The headlines say it all: “Worker killed by steamroller,” “Worker hit and killed on Highway 9,” “Worker hit, killed in construction zone.”
Highway maintenance workers have some of the most dangerous jobs in the construction field, as do power-line installers and excavators.
So says a new study that examines the role of “struck-by” hazards in the cause of fatal and nonfatal injuries in construction.
The study, by the Center for Construction Research and Training, found that from 2011 to 2015, 804 construction workers died from struck-by injuries, more than any other major industry including agriculture and transportation.
Construction also had the highest rate of nonfatal struck-by injuries among all industries.
About half (52.2%) of the struck-by fatalities were caused by an object or equipment, the study found.
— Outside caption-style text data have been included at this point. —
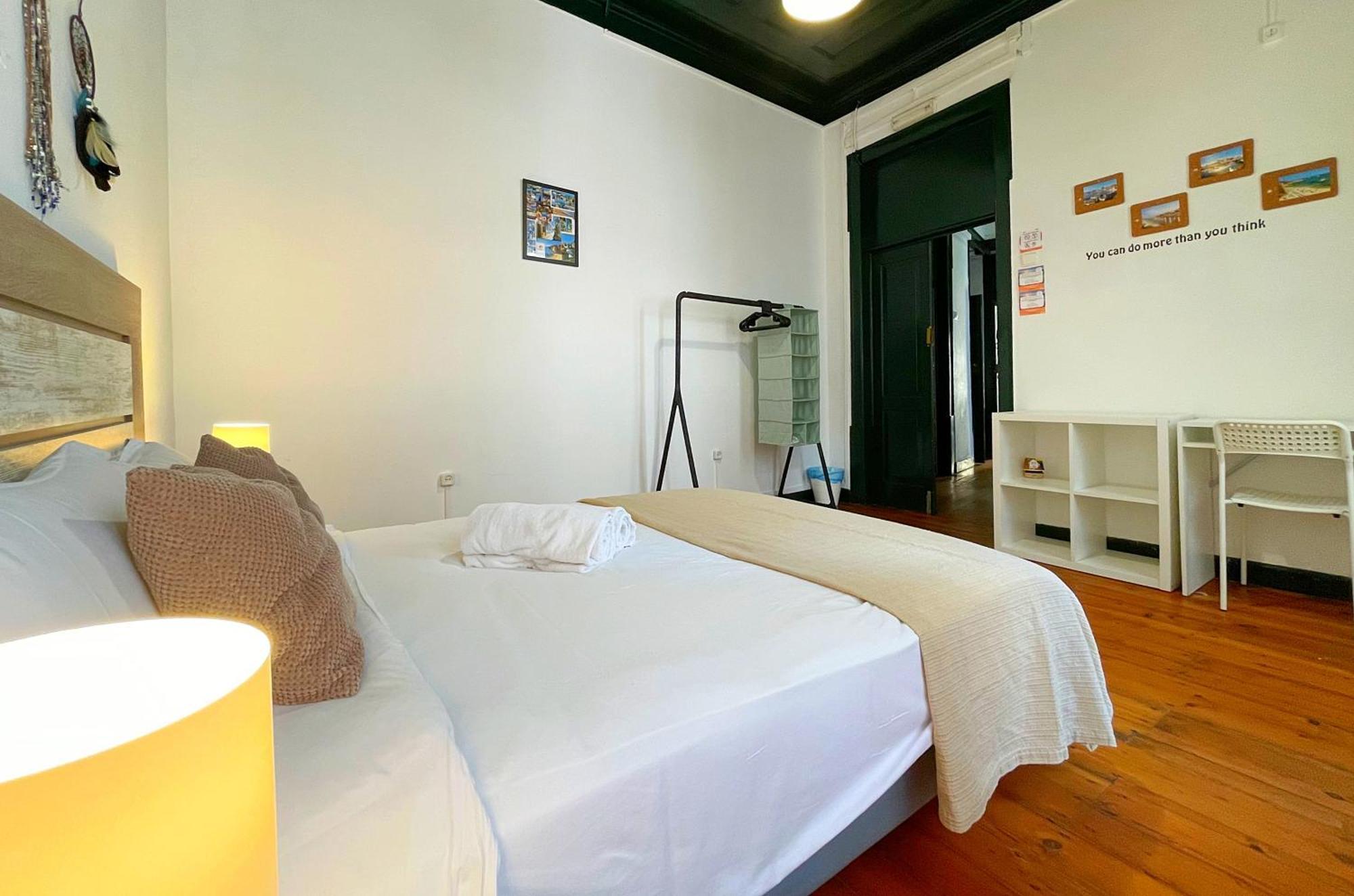 Algarve Hostel Faro
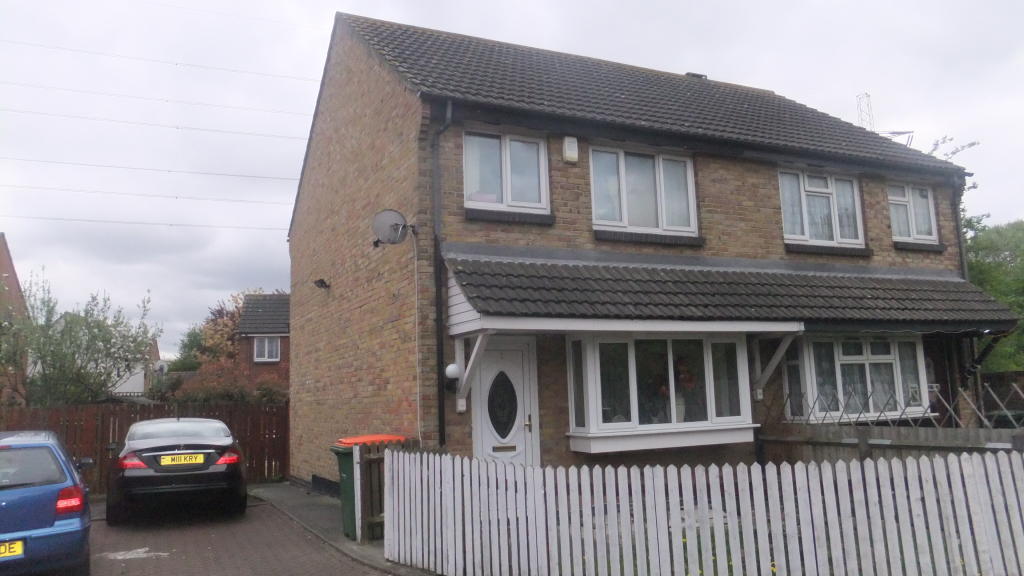 Buy or rent a property | Maplecroft Close, London E6 5SP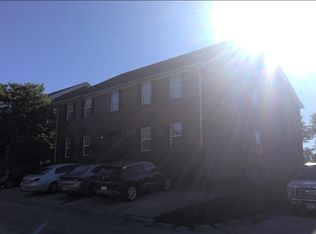 201 Joey Way APT A, Lexington, KY 40509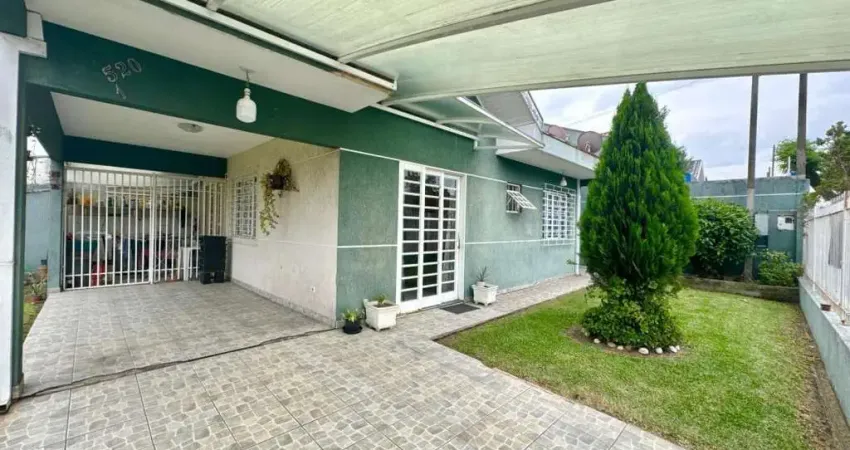 Casa com 3 quartos à venda na Rua Maringá, 520, Pinheirinho, Curitiba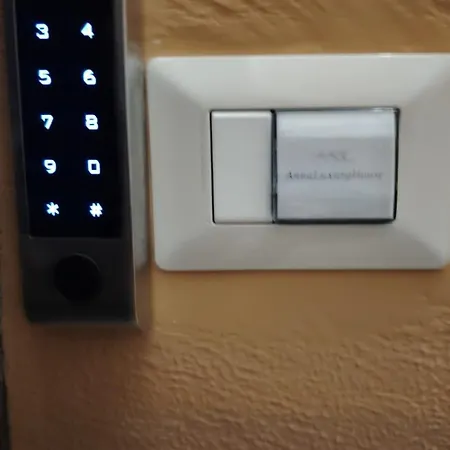 Centrocitta Annaluxuryhouse شقة كاتانيا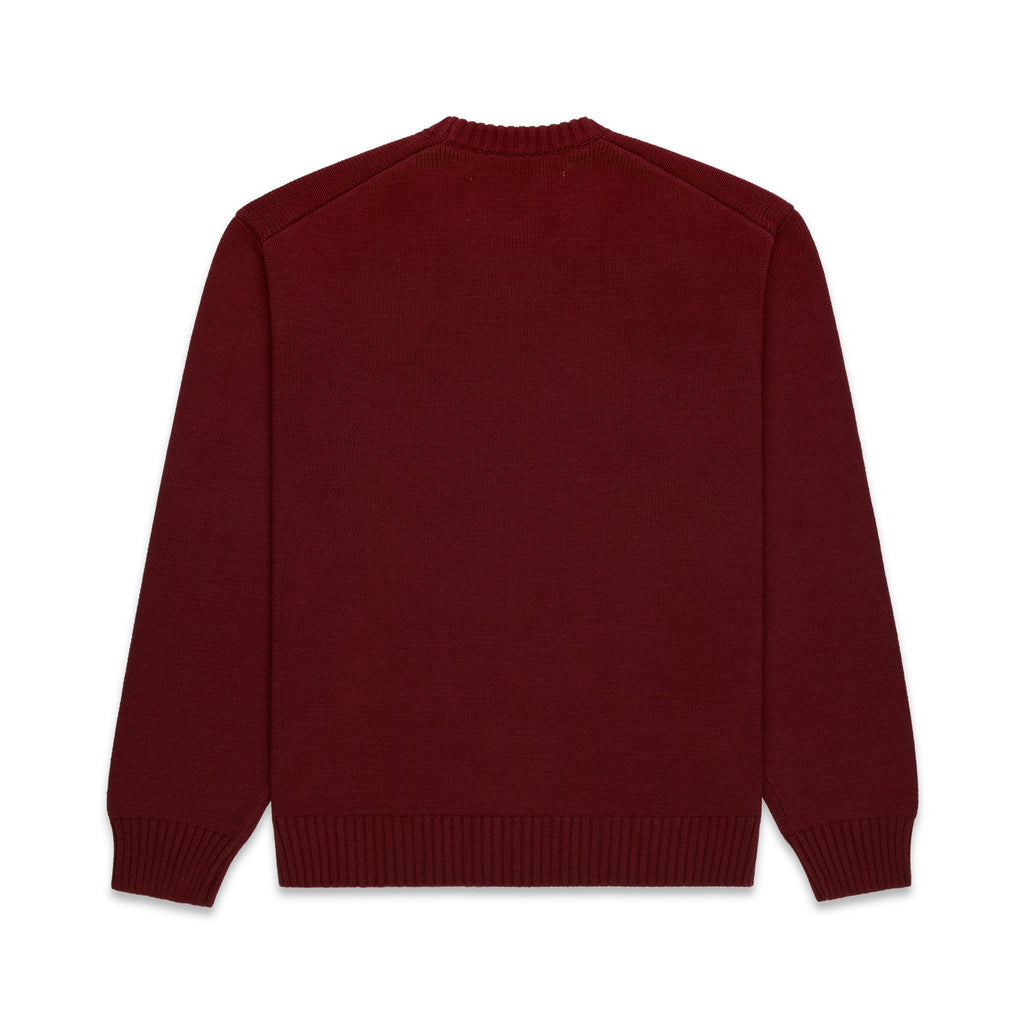 555EX KNIT SWEATER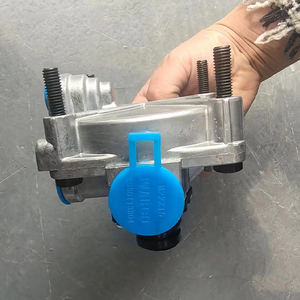 Sinotruk Sinotruck Howo A7 T 7H T 5G Tx Sitrak C 7H China Zware Vrachtwagen Onderdelen Remrelaisklep Wg9000360524 - Product Image 5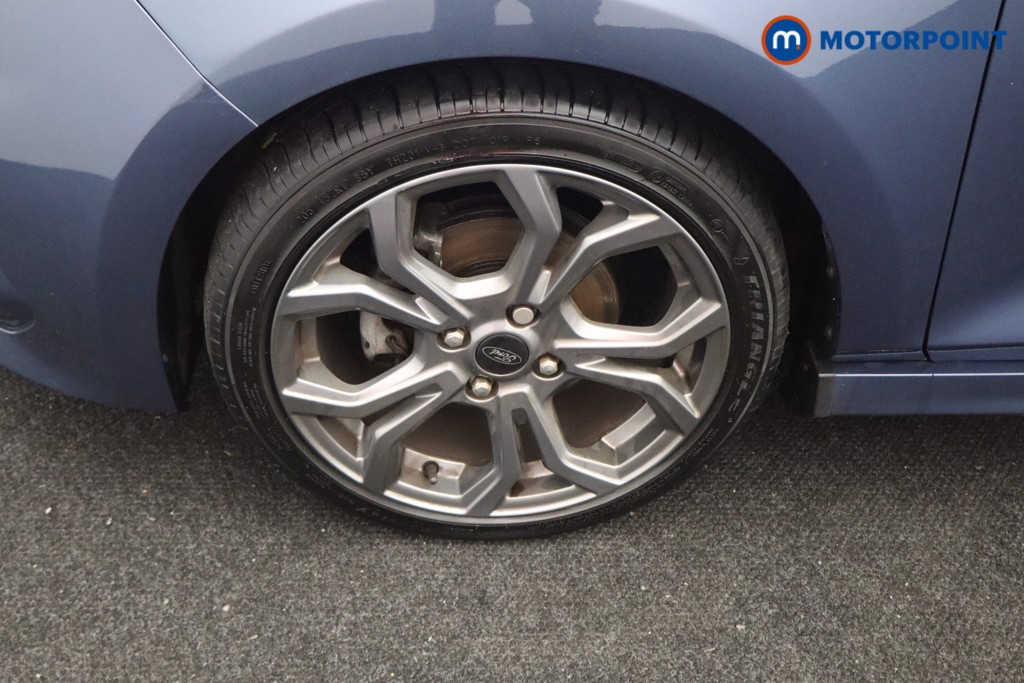 Used Ford Fiesta 2021 for sale - 76641355: Photo 30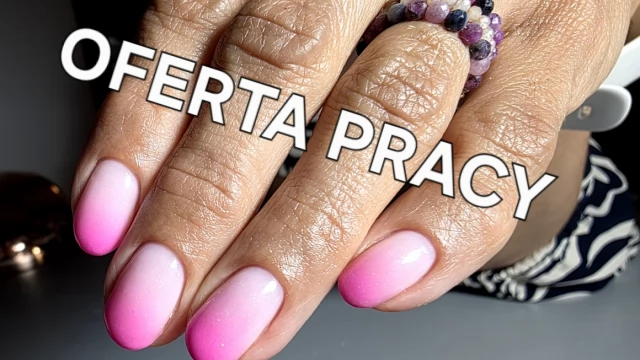 Tczew - Zatrudnię stylistkę paznokci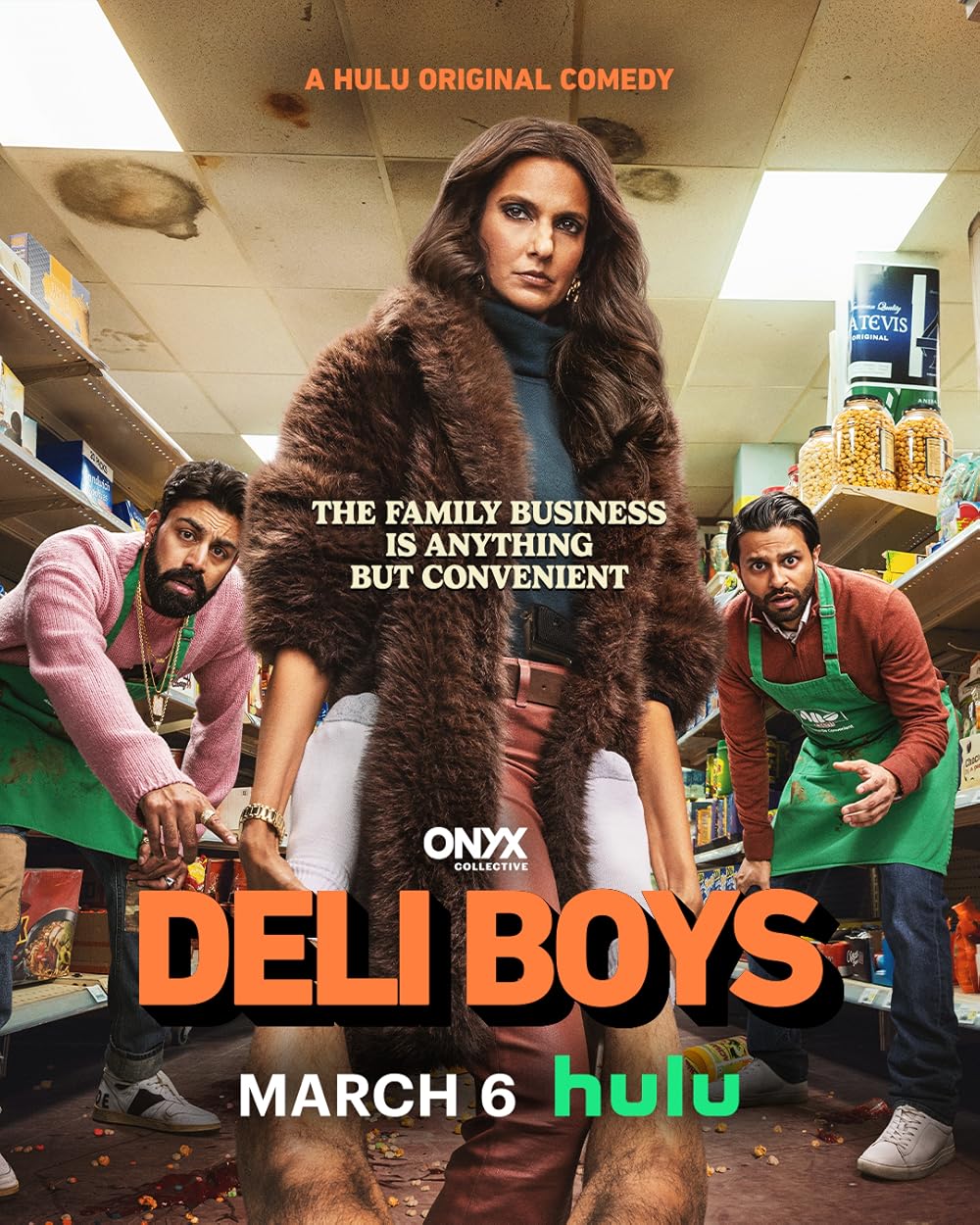 Deli Deli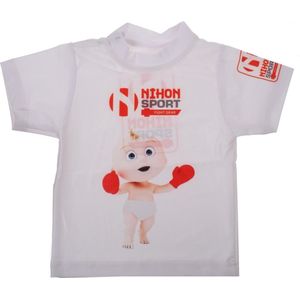 Baby T-Shirt Met Baby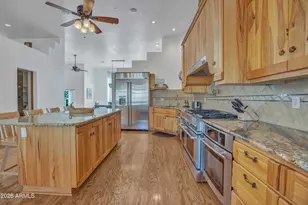 2 Chrysona Ln, Sedona, AZ 86336 - Photo 13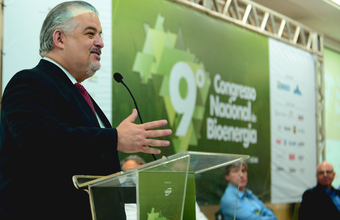 Propostas para consolidar a participação do etanol na matriz energética, foi destaque no 9º Congresso Nacional da Bioenergia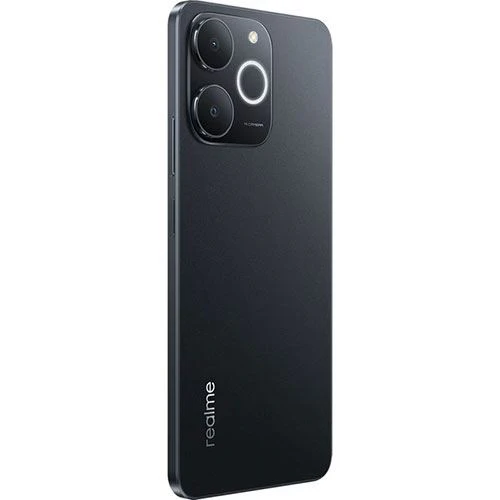 realme Note 70T - 256GB - Obsidian Black - Image 6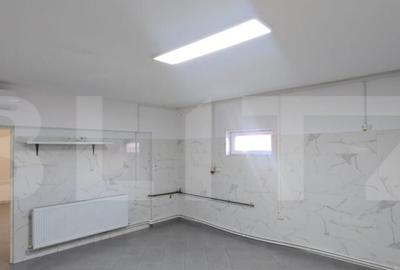 Spatiu comercial, 70 mp, zona Romanesti - 3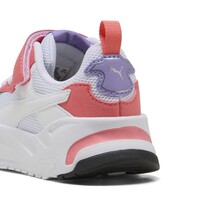 390839 Trinity AC+ PS ΥΠΟΔΗΜΑ RUNNING SNEAKERS PUMA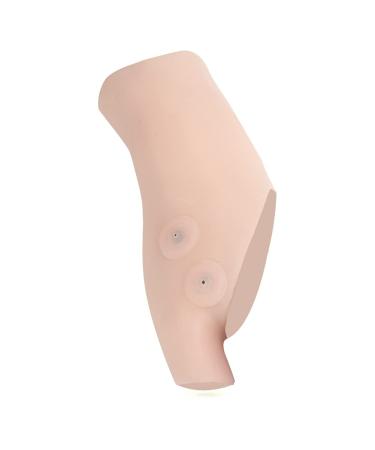 Thumb Wrist Stabilizer Thumb Wrist Brace Breathable Silicone Relieve Pain Waterproof Lightweight for Wrist Tendonitis for Hand Arthritis for Carpal Tunnel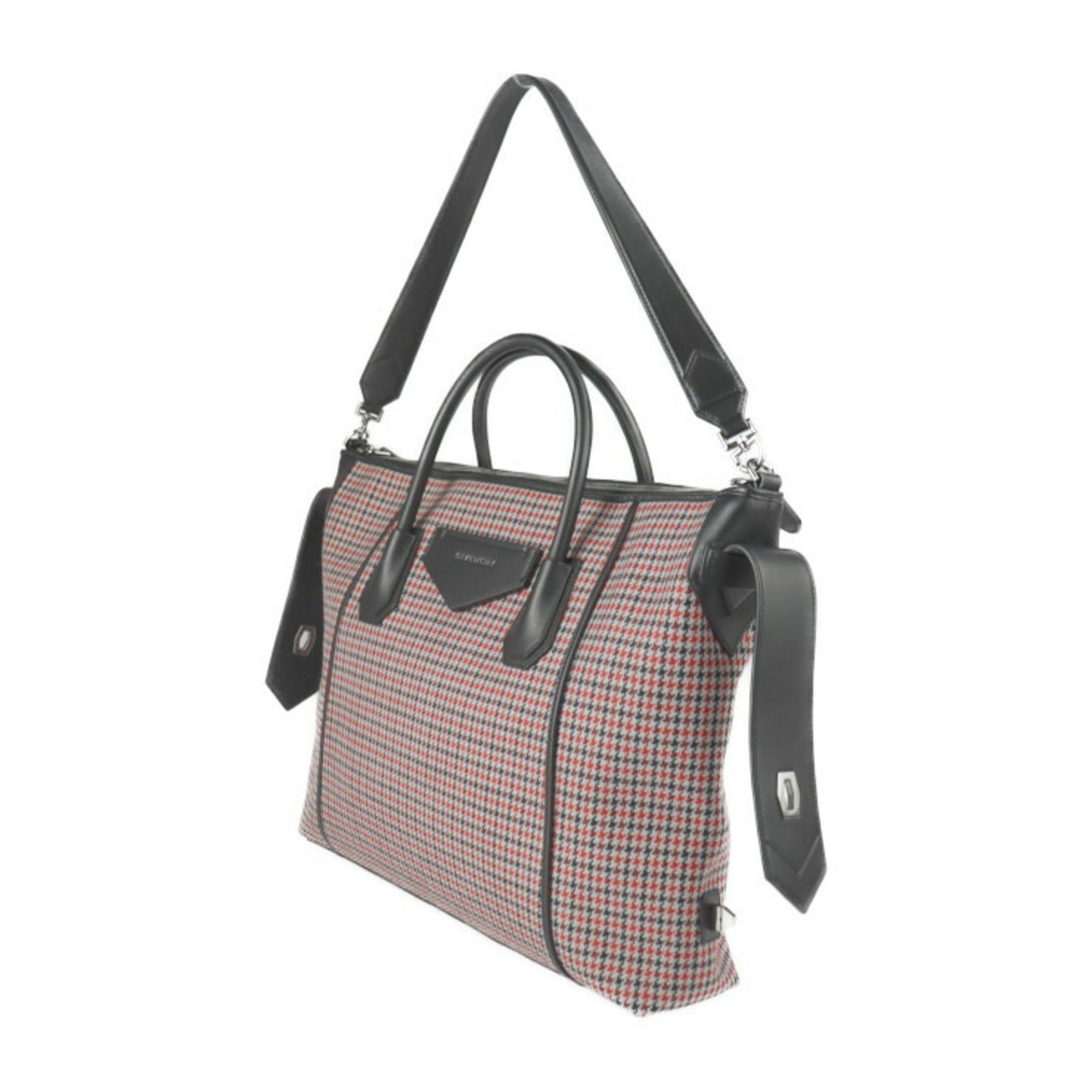 Givenchy Givenchy Antigona shoulder Size ONE SIZE - 4 Thumbnail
Struck-by hazards originate from many sources. The most common include:
- accidental hits by cranes, heavy equipment and loader trucks;
- falling, flying, slipping, rolling and swinging equipment and materials;
- poorly stacked heavy materials that may fall, slip and slide;
- objects leaning against walls or posts;
- unmarked low beams or pipes at site.
The study found that highway maintenance workers had the highest rate of fatalities due to struck-by injuries, with 16 deaths per 100,000 full-time equivalent workers.
The number of struck-by fatalities tracked the overall fatality trend in construction, falling during the recession and increasing afterward. In 2015, 162 construction workers died from struck-by injuries, a 2.5% increase from 2011 and 34% higher than the low point in 2010.
Overall, 57% of struck-by vehicle fatalities were due to being struck by forward-moving vehicles, while 26% were struck by backing-up vehicles.
The study also found that, in general, older construction workers had a higher risk of struck-by fatalities, while younger workers had a higher risk of nonfatal struck-by injuries.
The center included a number of recommendations that can help cut the number of deaths caused by struck-by injuries. These included backup cameras, hardhats with illumination and better lighting in road work construction zones.
The prevalence of struck-by deaths and injuries spurred OSHA to come up with plans for curbing such hazards. Struck-by accidents have been incorporated into OSHA’s Focus Four initiative, which concentrates training and resources on the most common types of construction accidents.
Falls, caught-in and caught-between, and electrocution hazards also are on that list.